# [TASK]
Directions for the data below: repeat exactly the lines from the one with "In die Kopfhaut" through the one with "Knit stitch", both included, and omit all pictures.

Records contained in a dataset
——
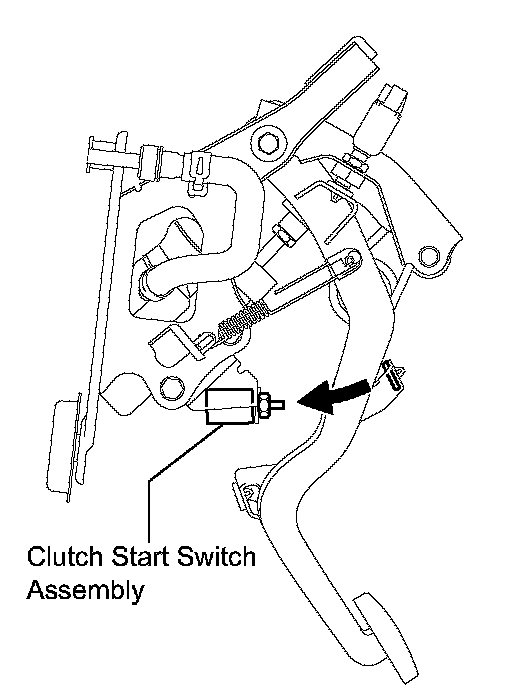 Clutch Start Switch Assembly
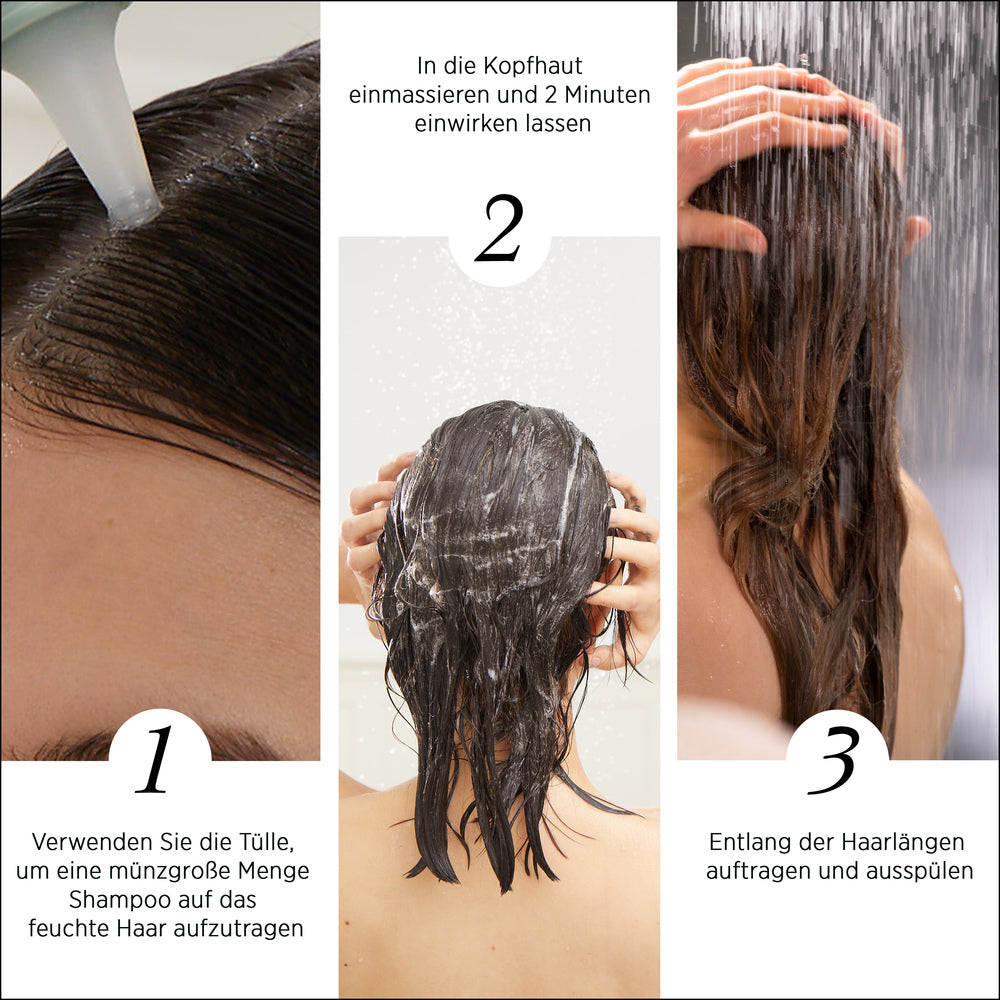 1

Verwenden Sie die Tülle, um eine münzgroße Menge Shampoo auf das feuchte Haar aufzutragen

In die Kopfhaut einmassieren und 2 Minuten einwirken lassen

2

3

Entlang der Haarlängen auftragen und ausspülen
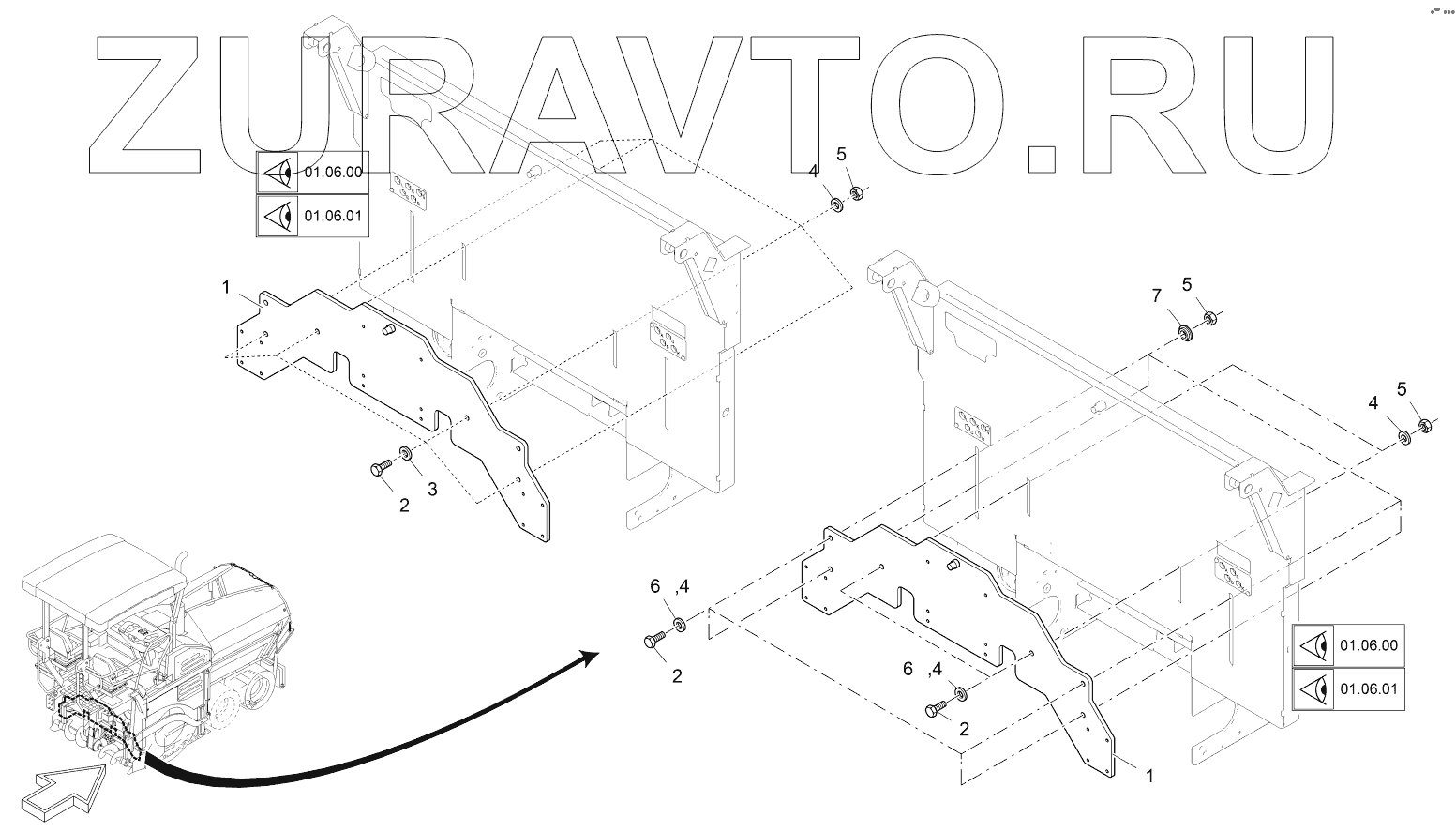 ZURAVTO.RU

01.06.00
01.06.01

4
5

1

2
3

7
5

4
5

6 ,4

2

6 ,4

2

1

01.06.00
01.06.01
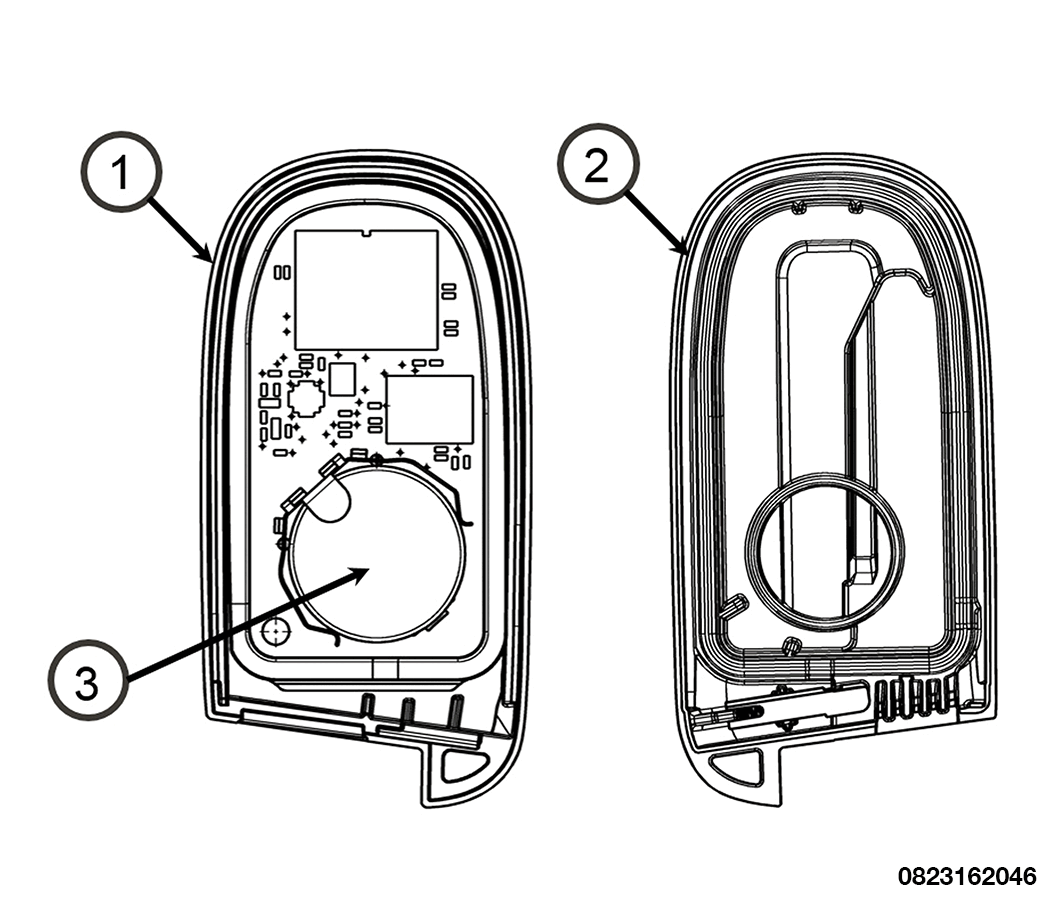 1
2
3
0823162046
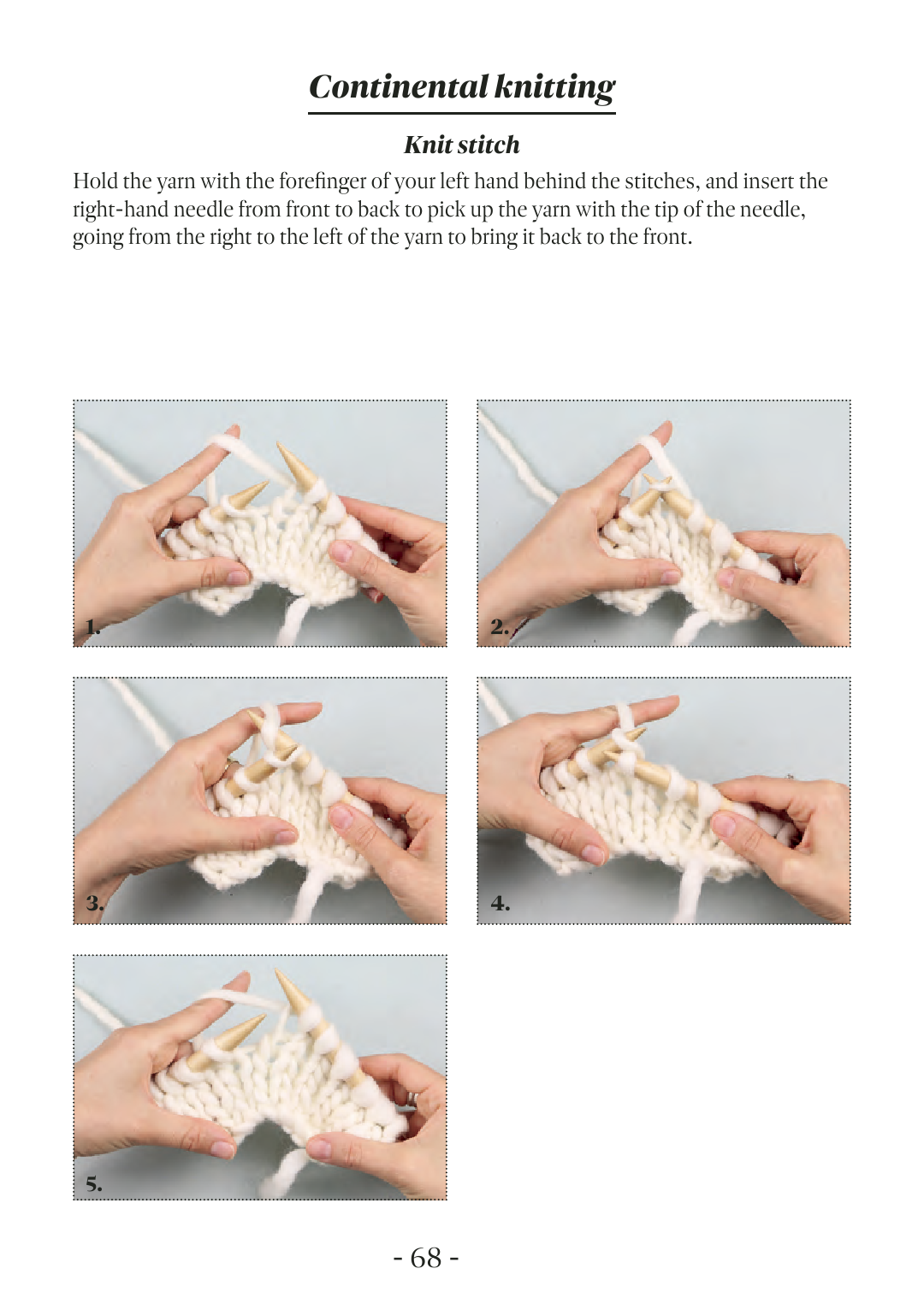 Continental knitting

Knit stitch

Hold the yarn with the forefinger of your left hand behind the stitches, and insert the right-hand needle from front to back to pick up the yarn with the tip of the needle, going from the right to the left of the yarn to bring it back to the front.

1.

2.

3.

4.

5.

- 68 -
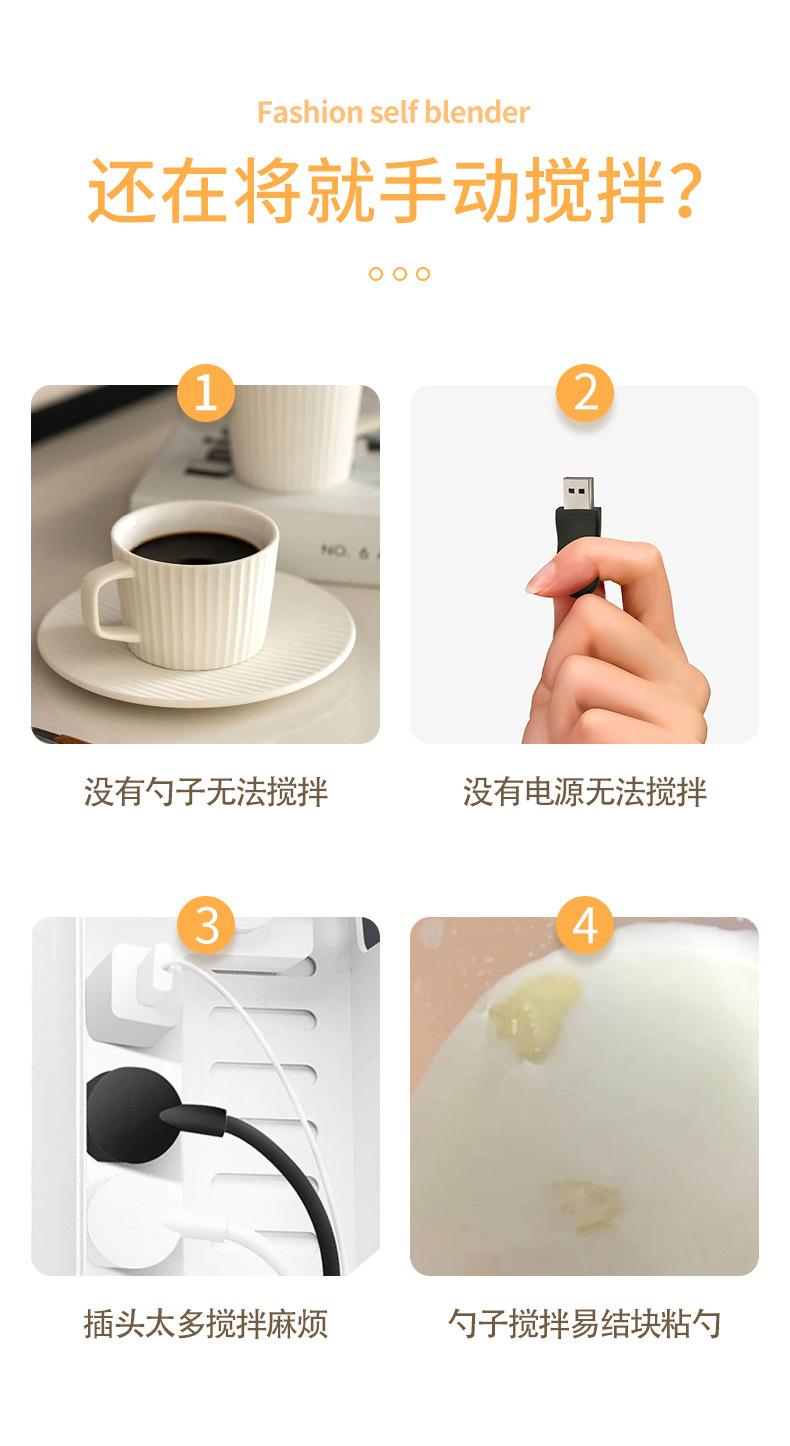 Fashion self blender

还在将就手动搅拌?

1

NO. 6

没有勺子无法搅拌

2

没有电源无法搅拌

3

插头太多搅拌麻烦

4

勺子搅拌易结块粘勺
——
# [RESPONSE TO THE TASK]
In die Kopfhaut einmassieren und 2 Minuten einwirken lassen

2

3

Entlang der Haarlängen auftragen und ausspülen
 ZURAVTO.RU

01.06.00
01.06.01

4
5

1

2
3

7
5

4
5

6 ,4

2

6 ,4

2

1

01.06.00
01.06.01
 1
2
3
0823162046
 Continental knitting

Knit stitch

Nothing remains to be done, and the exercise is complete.